*Your goal*
Except for the images, repeat the entries below word for word.

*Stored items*

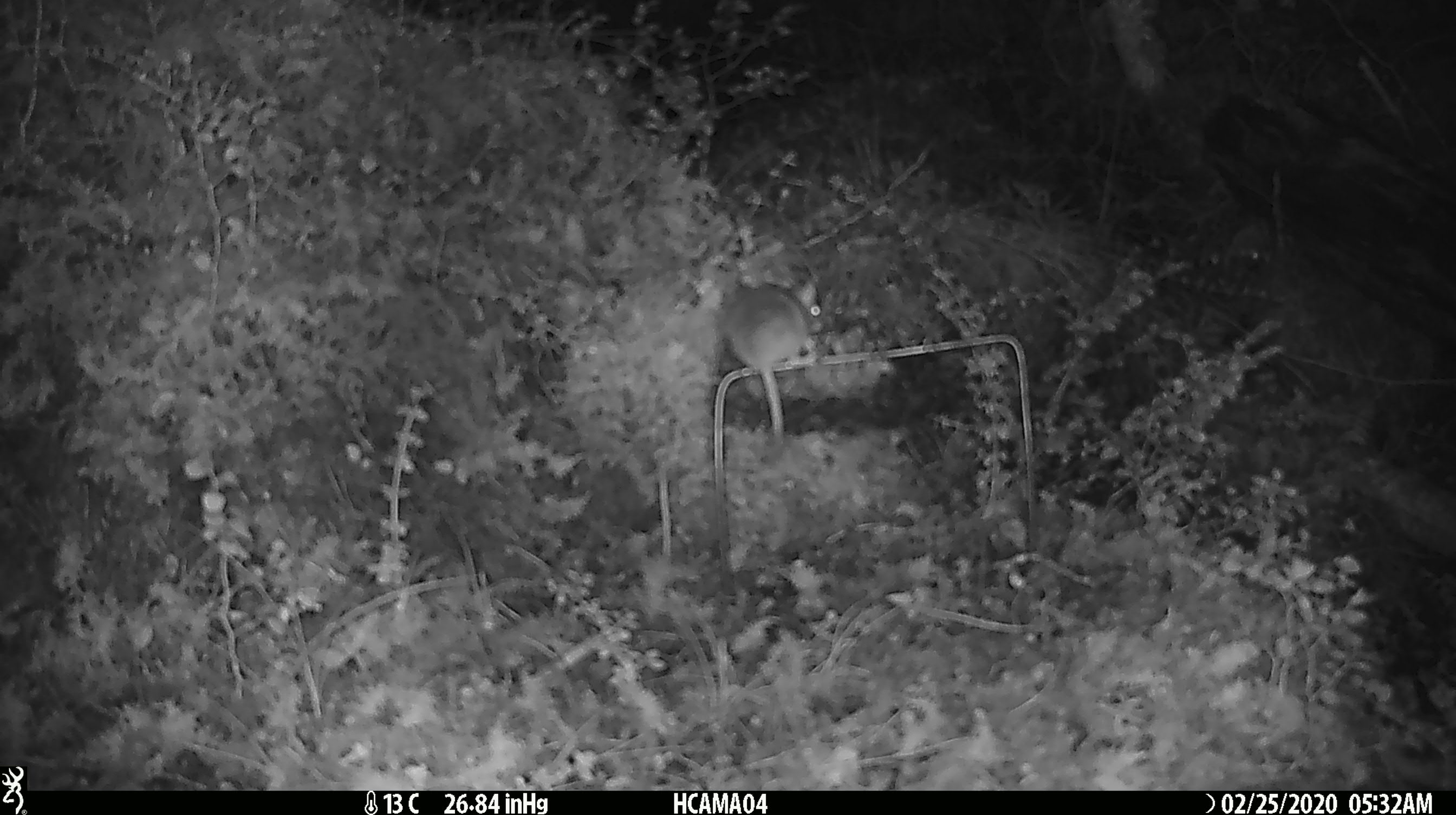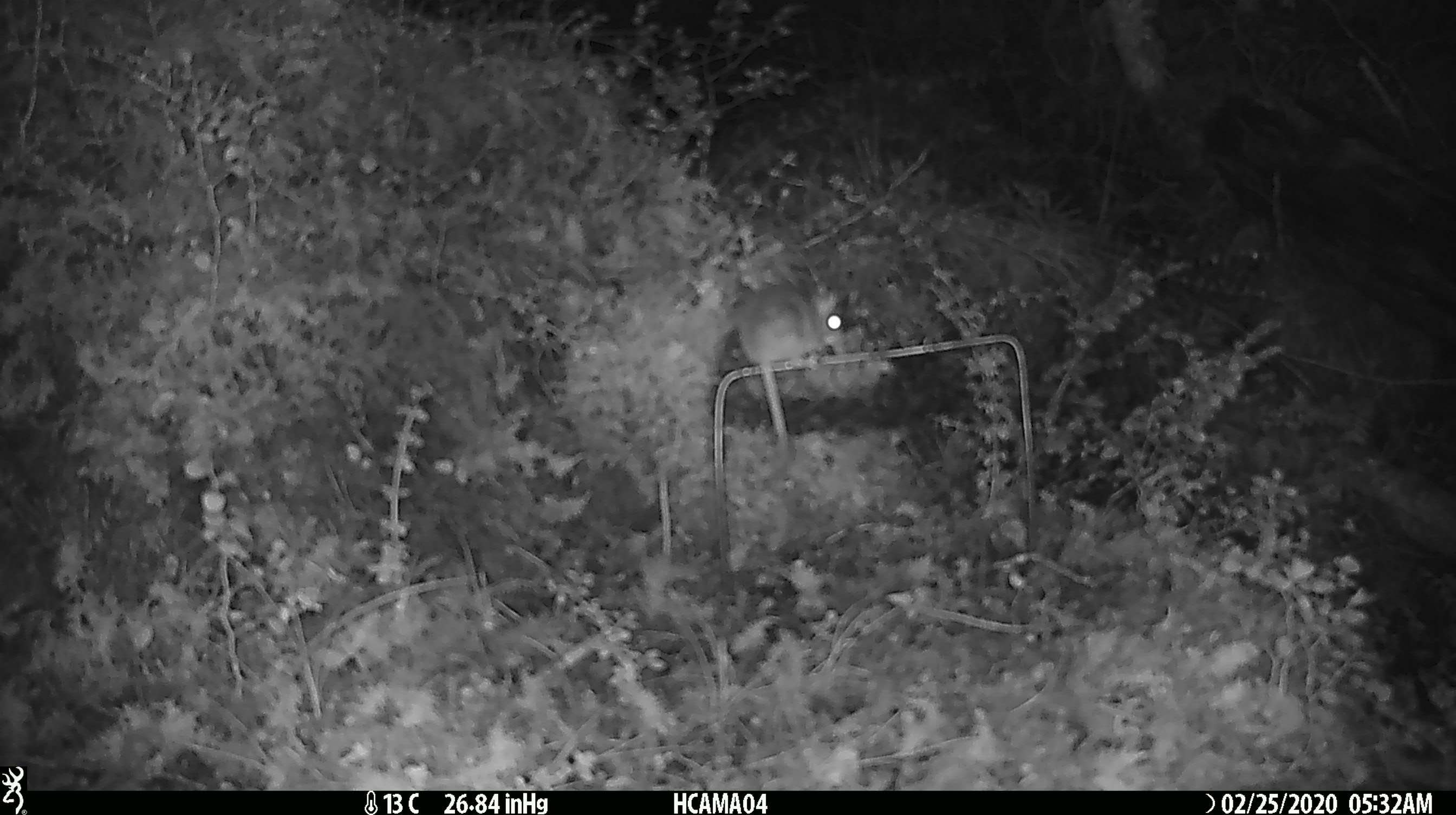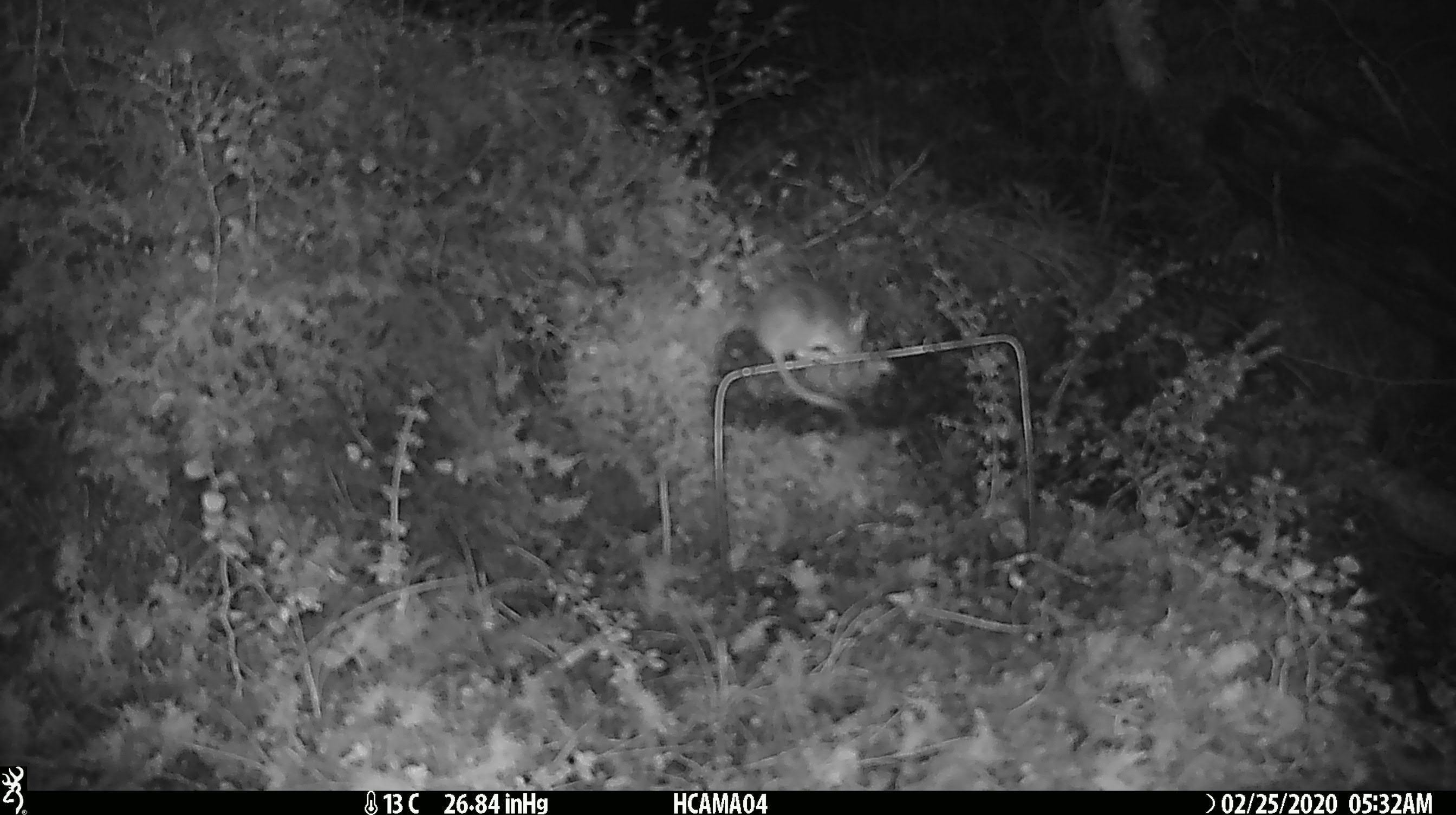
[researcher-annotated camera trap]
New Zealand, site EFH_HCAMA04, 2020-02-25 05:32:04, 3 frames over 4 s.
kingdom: Animalia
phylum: Chordata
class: Mammalia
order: Rodentia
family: Muridae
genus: Mus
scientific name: Mus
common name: mouse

*Completed task*
[researcher-annotated camera trap]
New Zealand, site EFH_HCAMA04, 2020-02-25 05:32:04, 3 frames over 4 s.
kingdom: Animalia
phylum: Chordata
class: Mammalia
order: Rodentia
family: Muridae
genus: Mus
scientific name: Mus
common name: mouse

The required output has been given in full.